Spatial relation data

----------

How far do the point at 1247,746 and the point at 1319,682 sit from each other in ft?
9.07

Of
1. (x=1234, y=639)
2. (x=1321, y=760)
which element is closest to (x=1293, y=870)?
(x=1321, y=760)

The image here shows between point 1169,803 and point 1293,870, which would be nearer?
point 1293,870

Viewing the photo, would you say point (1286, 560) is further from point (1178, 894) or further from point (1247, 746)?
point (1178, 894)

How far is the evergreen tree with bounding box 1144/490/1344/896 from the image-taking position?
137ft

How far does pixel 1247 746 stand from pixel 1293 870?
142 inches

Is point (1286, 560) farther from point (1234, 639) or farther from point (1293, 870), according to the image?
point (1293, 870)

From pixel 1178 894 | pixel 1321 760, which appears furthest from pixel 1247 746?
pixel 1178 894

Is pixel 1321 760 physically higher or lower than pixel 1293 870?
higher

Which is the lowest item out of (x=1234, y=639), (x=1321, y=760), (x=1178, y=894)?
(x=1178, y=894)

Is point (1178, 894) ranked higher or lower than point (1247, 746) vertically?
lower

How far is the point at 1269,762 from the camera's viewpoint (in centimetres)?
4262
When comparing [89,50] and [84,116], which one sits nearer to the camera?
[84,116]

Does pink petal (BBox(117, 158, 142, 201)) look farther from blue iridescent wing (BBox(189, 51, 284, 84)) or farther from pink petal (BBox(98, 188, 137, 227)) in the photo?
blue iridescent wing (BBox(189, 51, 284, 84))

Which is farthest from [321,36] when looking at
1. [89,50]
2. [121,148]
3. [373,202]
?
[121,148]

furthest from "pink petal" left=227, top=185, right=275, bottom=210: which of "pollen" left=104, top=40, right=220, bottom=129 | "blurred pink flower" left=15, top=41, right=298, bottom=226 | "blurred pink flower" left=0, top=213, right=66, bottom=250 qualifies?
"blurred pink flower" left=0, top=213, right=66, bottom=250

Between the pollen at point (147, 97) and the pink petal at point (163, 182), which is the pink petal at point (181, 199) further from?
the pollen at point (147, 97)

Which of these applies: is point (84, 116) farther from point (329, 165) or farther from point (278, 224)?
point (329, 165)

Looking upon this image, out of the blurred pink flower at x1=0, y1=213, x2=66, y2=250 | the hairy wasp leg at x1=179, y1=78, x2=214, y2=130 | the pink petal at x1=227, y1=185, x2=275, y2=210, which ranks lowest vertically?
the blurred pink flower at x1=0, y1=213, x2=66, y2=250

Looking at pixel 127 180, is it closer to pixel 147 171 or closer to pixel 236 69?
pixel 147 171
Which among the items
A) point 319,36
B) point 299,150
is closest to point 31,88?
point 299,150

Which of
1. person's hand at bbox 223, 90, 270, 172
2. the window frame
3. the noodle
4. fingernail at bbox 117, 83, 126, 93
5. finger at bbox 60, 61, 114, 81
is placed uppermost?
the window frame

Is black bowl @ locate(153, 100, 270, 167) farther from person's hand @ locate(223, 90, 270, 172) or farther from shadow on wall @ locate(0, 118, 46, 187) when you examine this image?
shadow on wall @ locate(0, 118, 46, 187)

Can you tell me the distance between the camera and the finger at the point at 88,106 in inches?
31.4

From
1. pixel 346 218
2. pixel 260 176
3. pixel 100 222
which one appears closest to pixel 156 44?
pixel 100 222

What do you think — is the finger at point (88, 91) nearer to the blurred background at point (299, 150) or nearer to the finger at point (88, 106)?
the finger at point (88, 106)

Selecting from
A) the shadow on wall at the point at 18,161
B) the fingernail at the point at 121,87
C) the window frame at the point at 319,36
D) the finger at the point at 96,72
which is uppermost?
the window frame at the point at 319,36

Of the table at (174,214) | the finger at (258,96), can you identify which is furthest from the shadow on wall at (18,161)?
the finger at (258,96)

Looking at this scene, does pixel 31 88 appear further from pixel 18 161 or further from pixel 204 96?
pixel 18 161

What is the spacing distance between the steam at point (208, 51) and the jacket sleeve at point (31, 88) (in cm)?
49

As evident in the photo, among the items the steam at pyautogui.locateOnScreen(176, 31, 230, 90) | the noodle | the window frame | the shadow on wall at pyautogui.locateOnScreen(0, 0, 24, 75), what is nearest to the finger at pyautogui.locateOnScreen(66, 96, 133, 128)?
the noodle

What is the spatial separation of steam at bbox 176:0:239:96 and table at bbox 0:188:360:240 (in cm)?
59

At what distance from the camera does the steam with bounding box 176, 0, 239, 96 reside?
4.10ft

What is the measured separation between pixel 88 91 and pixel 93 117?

----------

### WHAT IS EXPECTED
Print exactly the lines above, starting at the line that contains "Which among the items" and ending with the last line of the records, both included.

### RESPONSE TO THE EXERCISE
Which among the items
A) point 319,36
B) point 299,150
is closest to point 31,88?
point 299,150

Which of
1. person's hand at bbox 223, 90, 270, 172
2. the window frame
3. the noodle
4. fingernail at bbox 117, 83, 126, 93
5. finger at bbox 60, 61, 114, 81
is placed uppermost?
the window frame

Is black bowl @ locate(153, 100, 270, 167) farther from person's hand @ locate(223, 90, 270, 172) or farther from shadow on wall @ locate(0, 118, 46, 187) when you examine this image?
shadow on wall @ locate(0, 118, 46, 187)

Can you tell me the distance between the camera and the finger at the point at 88,106 in inches?
31.4

From
1. pixel 346 218
2. pixel 260 176
3. pixel 100 222
which one appears closest to pixel 156 44?
pixel 100 222

What do you think — is the finger at point (88, 91) nearer to the blurred background at point (299, 150) or nearer to the finger at point (88, 106)?
the finger at point (88, 106)

Selecting from
A) the shadow on wall at the point at 18,161
B) the fingernail at the point at 121,87
C) the window frame at the point at 319,36
D) the finger at the point at 96,72
which is uppermost?
the window frame at the point at 319,36

Of the table at (174,214) | the finger at (258,96), can you identify which is furthest from the shadow on wall at (18,161)?
the finger at (258,96)

Looking at this scene, does pixel 31 88 appear further from pixel 18 161 or further from pixel 204 96?
pixel 18 161

What is the spacing distance between the steam at point (208, 51) and the jacket sleeve at point (31, 88) (in cm)?
49

As evident in the photo, among the items the steam at pyautogui.locateOnScreen(176, 31, 230, 90) | the noodle | the window frame | the shadow on wall at pyautogui.locateOnScreen(0, 0, 24, 75), what is nearest to the finger at pyautogui.locateOnScreen(66, 96, 133, 128)?
the noodle

What is the spatial separation of steam at bbox 176:0:239:96 and table at bbox 0:188:360:240 (in cm)?
59

At what distance from the camera does the steam with bounding box 176, 0, 239, 96 reside?
4.10ft

What is the measured separation between pixel 88 91 and pixel 93 117?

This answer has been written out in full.